Best Practices

Use Namespaces

By default, there are three different namespaces in Kubernetes in the beginning: default, kube-public and kube-system. Namespaces are very important in organizing your Kubernetes cluster and keeping it secured from other teams working on the same cluster. If your Kubernetes cluster is large (hundreds of nodes) and multiple teams are working on it, you need to have separate namespaces for each team. For example, you should create different namespaces for development, testing and production teams. This way, the developer having access to only the development namespace won’t be able to make any changes in the production namespace, even by mistake. If you do not do this separation, there is a high chance of accidental overwrites by well-meaning teammates.

apiVersion: v1
kind: Pod
metadata:
  name: development
  namespace: development  
  labels:
    image: development01
spec: 
  containers:
    - name: development01
    image: nginx

Use Labels

A Kubernetes cluster includes multiple elements like services, pods, containers, networks, etc. Maintaining all these resources and keeping track of how they interact with each other in a cluster is cumbersome. This is where labels come in. Kubernetes labels are key-value pairs that organize your cluster resources.

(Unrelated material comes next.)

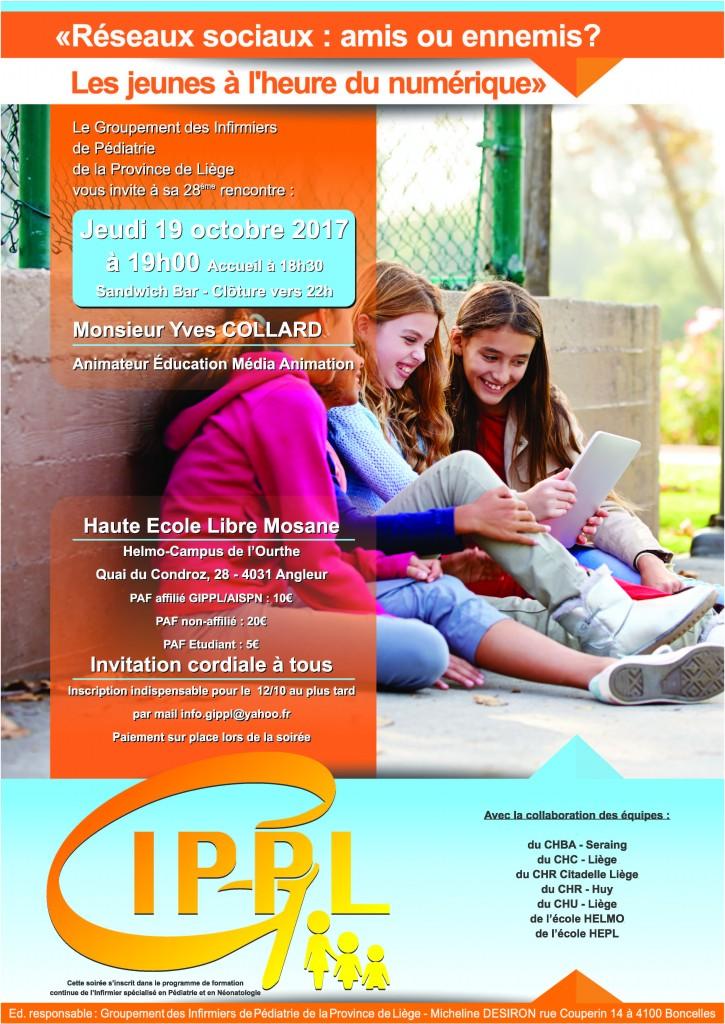 GIPPL Affiche janvier 2017 V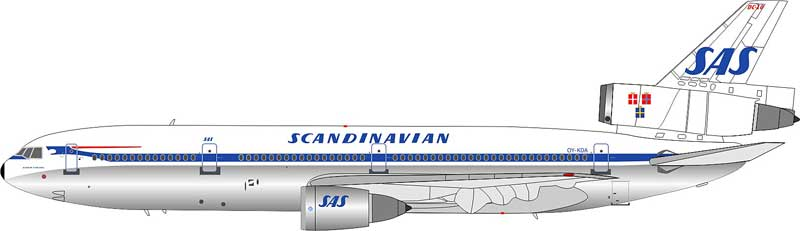 Scandinavian Airlines (SAS) DC-10-30 OY-KDA (1:200)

For example, let’s say you are running two instances of one type of application. Both are similarly named, but each application is used by different teams (e.g., development and testing). You can help your teams differentiate between the similar applications by defining a label which uses their team’s name to demonstrate ownership.

apiVersion: v1
kind: Pod
metadata:
 name: ops-pod
 labels:
   environment: operations
   team: ops01
spec:
 containers:
   - name: ops01
     image: "Ubuntu"
     resources:
       limits:
        cpu: 1

Readiness and Liveness Probes

Readiness and liveness probes are strongly recommended; it is almost always better to use them than to forego them. These probes are essentially health checks.

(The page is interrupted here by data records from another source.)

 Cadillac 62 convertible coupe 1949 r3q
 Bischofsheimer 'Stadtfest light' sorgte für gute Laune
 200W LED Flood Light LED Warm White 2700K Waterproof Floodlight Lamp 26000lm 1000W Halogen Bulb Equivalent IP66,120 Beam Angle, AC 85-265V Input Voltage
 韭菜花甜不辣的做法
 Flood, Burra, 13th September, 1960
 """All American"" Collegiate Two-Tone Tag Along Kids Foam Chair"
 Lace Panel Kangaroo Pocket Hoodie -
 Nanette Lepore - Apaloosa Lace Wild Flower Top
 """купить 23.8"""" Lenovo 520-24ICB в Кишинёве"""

Readiness probeEnsures a given pod is up-and-running before allowing the load to get directed to that pod. If the pod is not ready, the requests are taken away from your service until the probe verifies the pod is up. Liveness probeVerifies if the application is still running or not. This probe tries to ping the pod for a response from it and then check its health. If there is no response, then the application is not running on the pod. The liveness probe launches a new pod and starts the application on it if the check fails.

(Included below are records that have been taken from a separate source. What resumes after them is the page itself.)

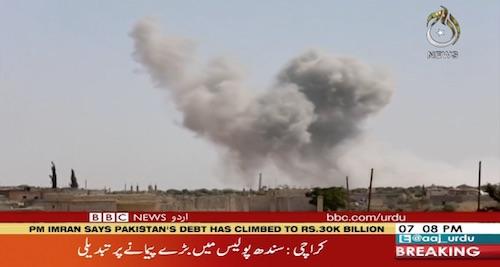 Russian' planes bomb targets in Idlib province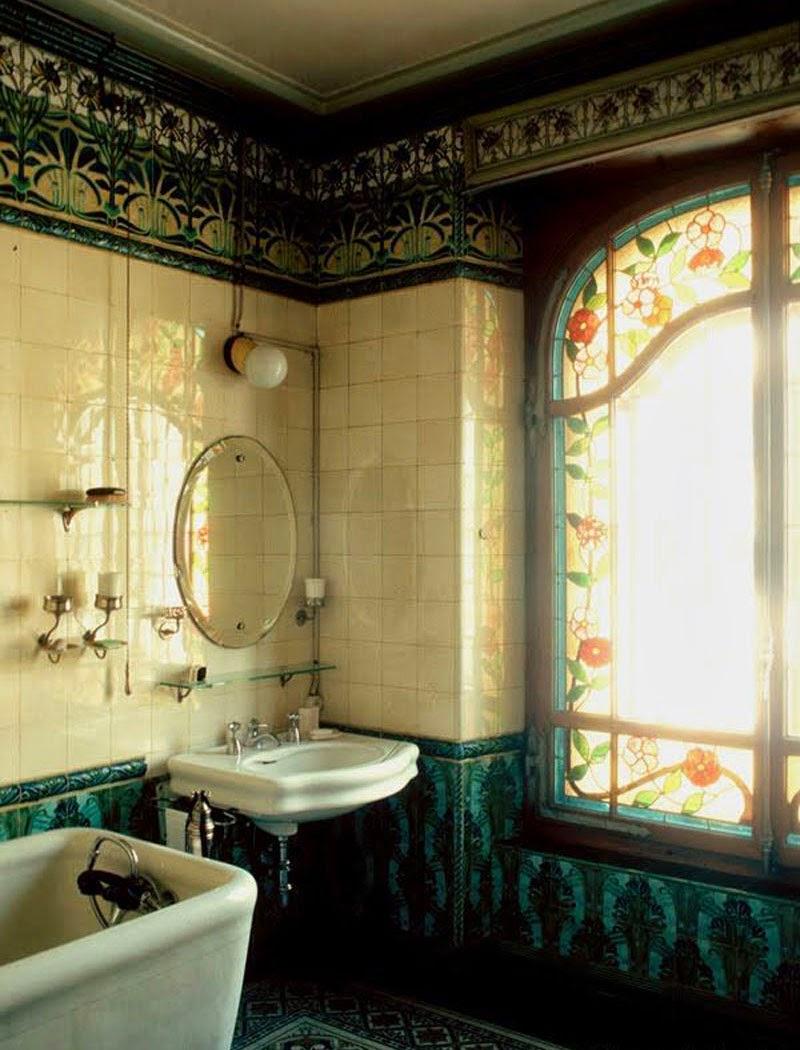 espejos sin marco vintage para decorar tus paredes with marcos de espejos para baos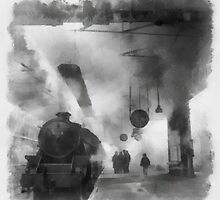 British Railways during WWII by John Spirngfield by esotericaart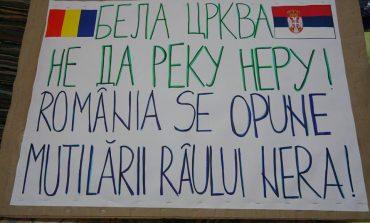 Protest la Belgrad pentru salvarea Nerei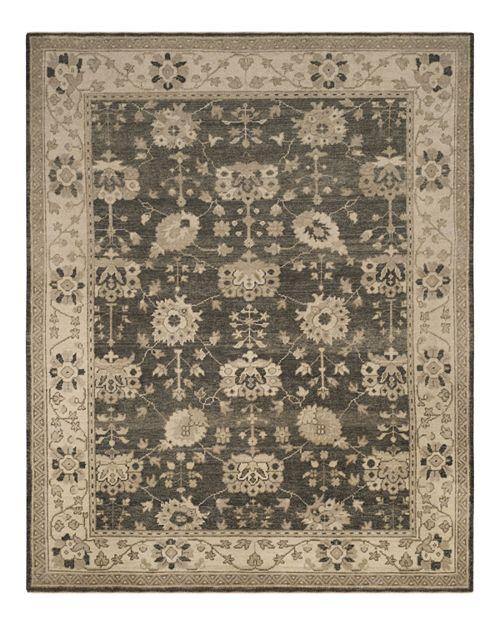SAFAVIEH - Sivas Collection Voula Area Rug, 8' x 10'
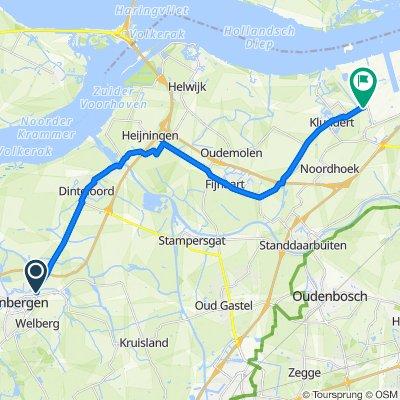 Gematigde route in Steenbergen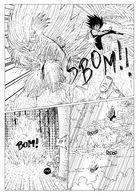 The Last Sasori : Chapitre 1 page 25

In this example, the probe pings an application to check if it is still running. If it gets the HTTP response, it then marks the pod as healthy.

apiVersion: v1
kind: Pod
metadata:
 name: prodContainer
spec:
 containers:
- image: nginx    
name: prodContainer    
livenessProbe:
       httpGet:
         path: /prodhealth
         port: 8080

Security using RBAC and Firewall

Today, everything is hackable, and so is your Kubernetes cluster. Hackers often try to find vulnerabilities in the system in order to exploit them and gain access. So, keeping your Kubernetes cluster secure should be a high priority. The first thing to do is make sure you are using RBAC in Kubernetes. RBAC is role-based access control. Assign roles to each user in your cluster and each service account running in your cluster. Roles in RBAC contain several permissions that a user or service account can perform. You can assign the same role to multiple people and each role can have multiple permissions.

RBAC settings can also be applied on namespaces, so if you assign roles to a user allowed in one namespace, they will not have access to other namespaces in the cluster. Kubernetes provides RBAC properties such as role and cluster role to define security policies.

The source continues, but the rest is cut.